Member of the Minnesota House of Representatives from the 46B district
- Incumbent
- Assumed office January 6, 2015
- Preceded by: Steve Simon

Member of the Hopkins City Council
- In office 2005–2013

Personal details
- Born: May 29, 1969 (age 57) West Germany
- Party: Minnesota Democratic–Farmer–Labor Party
- Spouse: Jacques
- Children: 3
- Alma mater: University of Minnesota (BA)
- Occupation: Paraprofessional educator

= Cheryl Youakim =

American politician

Cheryl Youakim (born May 29, 1969) is an American politician serving in the Minnesota House of Representatives since 2015. A member of the Minnesota Democratic–Farmer–Labor Party (DFL), Youakim represents District 46B in the western Twin Cities metropolitan area, which includes the cities of Hopkins and Edina, and parts of Hennepin County.

==Early life, education and career==
Youakim attended Winona State University and the University of Minnesota, Twin Cities, graduating with a bachelor's degree in journalism. She served on the Hopkins city council from 2005 to 2013.

==Minnesota House of Representatives==
Youakim was first elected to the Minnesota House of Representatives in 2014, after DFL incumbent Steve Simon resigned to run for Minnesota Secretary of State, and has been reelected every two years since.

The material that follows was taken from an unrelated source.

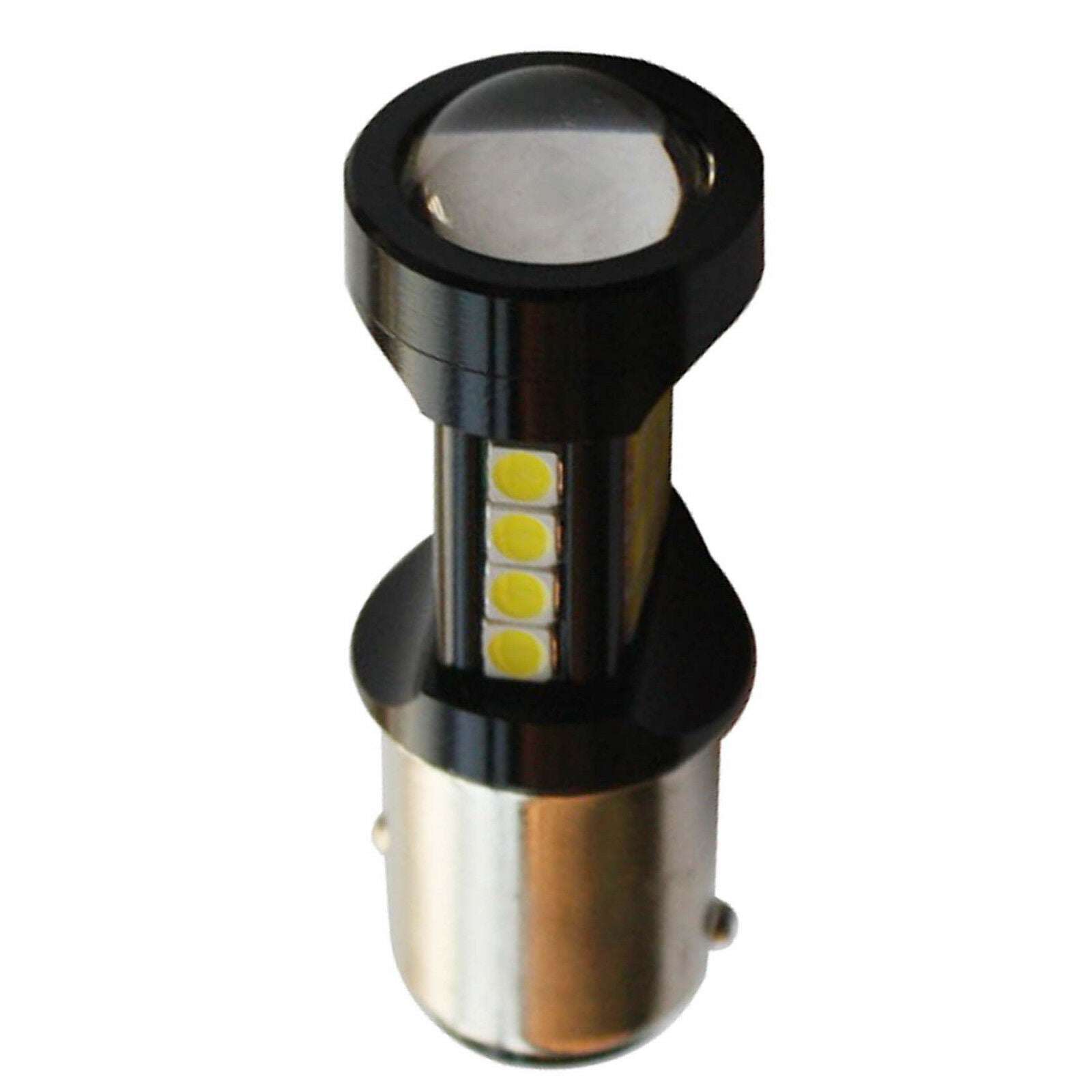 Car auto motor mobike DC12V white 36SMD LED Wedge Light Bulb 1157 BAY15D P21/5W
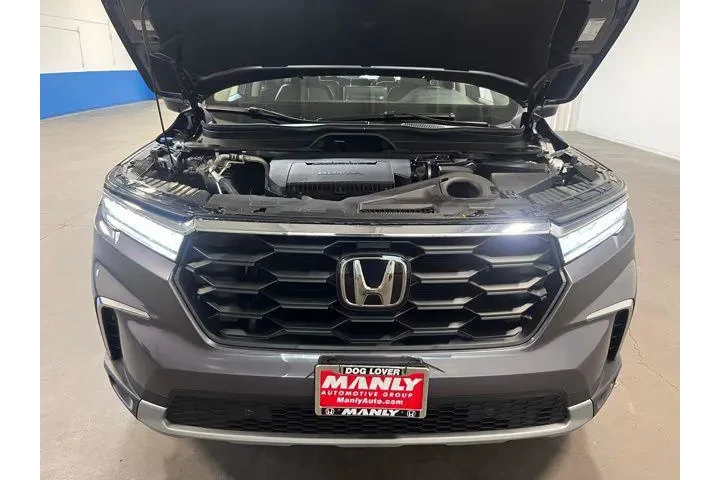 $38939 : Honda Pilot 2024 EX-L 4dr SU image 9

From 2019 to 2020 Youakim chaired the Education Policy Committee, and from 2021 to 2022 she chaired the Property Tax Division of the Taxes Committee. Since 2023, she has chaired the Education Finance Committee, and sits on the Education Policy, Taxes, and Ways and Means Committees.

== Electoral history ==

2014 Minnesota State House - District 46B
| Party |  | Candidate | Votes | % |
|---|---|---|---|---|
|  | Democratic (DFL) | Cheryl Youakim | 9,525 | 68.50 |
|  | Republican | Bryan P. Björnson | 4,353 | 31.30 |
|  | Write-in |  | 28 | 0.20 |
| Total votes |  |  | 13,906 | 100.0 |
|  | Democratic (DFL) hold |  |  |  |

2016 Minnesota State House - District 46B
| Party |  | Candidate | Votes | % |
|---|---|---|---|---|
|  | Democratic (DFL) | Cheryl Youakim (incumbent) | 14,988 | 68.67 |
|  | Republican | Bryan P. Björnson | 6,760 | 31.97 |
|  | Write-in |  | 78 | 0.36 |
| Total votes |  |  | 21,826 | 100.0 |
|  | Democratic (DFL) hold |  |  |  |

2018 Minnesota State House - District 46B
| Party |  | Candidate | Votes | % |
|---|---|---|---|---|
|  | Democratic (DFL) | Cheryl Youakim (incumbent) | 16,400 | 75.48 |
|  | Republican | Melissa Moore | 5,297 | 24.38 |
|  | Write-in |  | 31 | 0.14 |
| Total votes |  |  | 21,728 | 100.0 |
|  | Democratic (DFL) hold |  |  |  |

2020 Minnesota State House - District 46B
| Party |  | Candidate | Votes | % |
|---|---|---|---|---|
|  | Democratic (DFL) | Cheryl Youakim (incumbent) | 18,731 | 73.66 |
|  | Republican | Melissa Moore | 6,670 | 26.23 |
|  | Write-in |  | 27 | 0.11 |
| Total votes |  |  | 25,428 | 100.0 |
|  | Democratic (DFL) hold |  |  |  |

2022 Minnesota State House - District 46B
| Party |  | Candidate | Votes | % |
|---|---|---|---|---|
|  | Democratic (DFL) | Cheryl Youakim (incumbent) | 14,738 | 97.12 |
|  | Write-in |  | 437 | 2.88 |
| Total votes |  |  | 15,175 | 100.0 |
|  | Democratic (DFL) hold |  |  |  |

==Personal life==
Youakim is married to her husband, Jacques. They have three children and reside in Hopkins, Minnesota.